Dass es es diese Bedingung gibt, war niemandem aufgefallen, bevor man damit anfing, atomare Teilchen auf hohe Geschwindigkeit zu beschleunigen, die sich dann anders verhielten, als man das erwartet hatte. Bis dahin hatte man es nur mit sehr viel niedrigeren Geschwindigkeiten zu tun gehabt, bei denen relativistische Effekte eben nicht ins Gewicht fallen.

Ähnlich verhält es sich bei der Frage der Beziehung zwischen Substanz und Wirkung: solange nur der gewohnte Bereich der messbaren Substanzmenge betrachtet wird, gilt die Dosis-Wirkungs-Beziehung; je näher man jedoch der Grenze (null Substanz) kommt, desto mehr spielen andere Effekte eine Rolle. Nur ist dieser Paradigmenwechsel, den die Physik Anfang des 20. Jahrhunderts geschafft und damit ihre Möglichkeiten erheblich erweitert und revolutionäre Erkennnisse ermöglicht hat, in der Medizin noch nicht vollzogen.

Voraussetzung hierfür wäre naturwissenschaftliche Grundlagenforschung, die ergebnisoffen versucht zu erklären, was in der homöopathischen Praxis seit mehr als 200 Jahren täglich tausendfach zu beobachten ist; Forschung, die vorurteilsfrei die theoretischen Grundlagen hinter diesen Phänomenen ans Licht bringt; Forschung, die es wagt, bisheriges Wissen in Frage zu stellen, damit aber möglicherweise auch Grenzen sprengt.

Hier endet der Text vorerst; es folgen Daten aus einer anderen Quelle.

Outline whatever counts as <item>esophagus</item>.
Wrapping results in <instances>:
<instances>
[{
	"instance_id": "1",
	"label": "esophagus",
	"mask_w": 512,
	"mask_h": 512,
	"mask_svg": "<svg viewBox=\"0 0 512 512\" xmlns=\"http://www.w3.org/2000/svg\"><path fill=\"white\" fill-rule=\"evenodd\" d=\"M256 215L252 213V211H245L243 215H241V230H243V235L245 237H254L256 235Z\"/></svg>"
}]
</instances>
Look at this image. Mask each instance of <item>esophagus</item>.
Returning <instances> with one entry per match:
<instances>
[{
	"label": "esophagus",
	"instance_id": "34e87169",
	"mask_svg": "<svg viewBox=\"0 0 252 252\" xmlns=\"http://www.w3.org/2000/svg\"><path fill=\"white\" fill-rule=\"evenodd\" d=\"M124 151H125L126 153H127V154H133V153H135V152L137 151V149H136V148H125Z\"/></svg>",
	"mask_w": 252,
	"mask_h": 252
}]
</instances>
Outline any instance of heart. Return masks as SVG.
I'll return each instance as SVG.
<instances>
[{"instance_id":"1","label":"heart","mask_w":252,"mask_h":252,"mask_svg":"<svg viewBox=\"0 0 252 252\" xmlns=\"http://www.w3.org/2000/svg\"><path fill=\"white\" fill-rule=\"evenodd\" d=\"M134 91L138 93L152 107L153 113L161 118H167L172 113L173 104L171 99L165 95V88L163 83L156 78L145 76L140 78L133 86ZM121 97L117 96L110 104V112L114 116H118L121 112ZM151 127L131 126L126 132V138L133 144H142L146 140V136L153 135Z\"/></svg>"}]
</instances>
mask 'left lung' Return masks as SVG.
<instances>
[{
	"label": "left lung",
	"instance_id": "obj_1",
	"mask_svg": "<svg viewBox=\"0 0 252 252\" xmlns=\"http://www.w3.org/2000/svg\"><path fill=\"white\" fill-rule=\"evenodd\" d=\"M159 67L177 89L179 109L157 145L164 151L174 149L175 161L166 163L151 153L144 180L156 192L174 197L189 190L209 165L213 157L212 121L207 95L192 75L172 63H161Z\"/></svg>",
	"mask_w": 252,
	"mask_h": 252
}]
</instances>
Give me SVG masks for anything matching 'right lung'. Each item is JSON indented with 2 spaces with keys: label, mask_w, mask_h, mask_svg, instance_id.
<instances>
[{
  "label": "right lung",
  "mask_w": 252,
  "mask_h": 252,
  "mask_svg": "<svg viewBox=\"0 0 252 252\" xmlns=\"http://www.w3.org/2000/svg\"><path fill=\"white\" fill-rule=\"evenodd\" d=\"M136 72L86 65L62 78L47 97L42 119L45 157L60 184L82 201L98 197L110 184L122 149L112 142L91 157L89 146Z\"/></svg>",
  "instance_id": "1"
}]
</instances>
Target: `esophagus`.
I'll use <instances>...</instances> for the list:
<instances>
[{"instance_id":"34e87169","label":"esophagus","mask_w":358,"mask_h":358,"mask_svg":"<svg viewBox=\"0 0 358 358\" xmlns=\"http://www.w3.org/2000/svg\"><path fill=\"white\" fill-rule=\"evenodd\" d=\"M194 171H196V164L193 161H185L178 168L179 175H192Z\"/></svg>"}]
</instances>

In Anlehnung an die eingangs gestellte Frage, ob Homöopathie wirklich als unwirksam zu betrachten sei, möchte ich – nach all dem eben Gesagten – die Frage noch einmal neu stellen: kann man aus wissenschaftlicher Sicht den Schluss ziehen, dass Homöopathie unwirksam ist? Die Antwort ist „ja“, wenn man Wissenschaft auf den Teil begrenzt, den die Schulmedizin heute definiert. Wenn man aber den Horizont weitet und andere Wissenschaftsbereiche wie die Physik mit einbezieht, muss die Antwort „nein“ lauten.

Letztlich müssen alle, Homöopathiebefürworter*innen wie -gegner*innen, es aushalten, dass wir nicht beweisen können, ob – und wenn ja, wie – Homöopathie funktioniert. Umgekehrt ist es unwissenschaftlich, zu behaupten, alles sei nur Einbildung.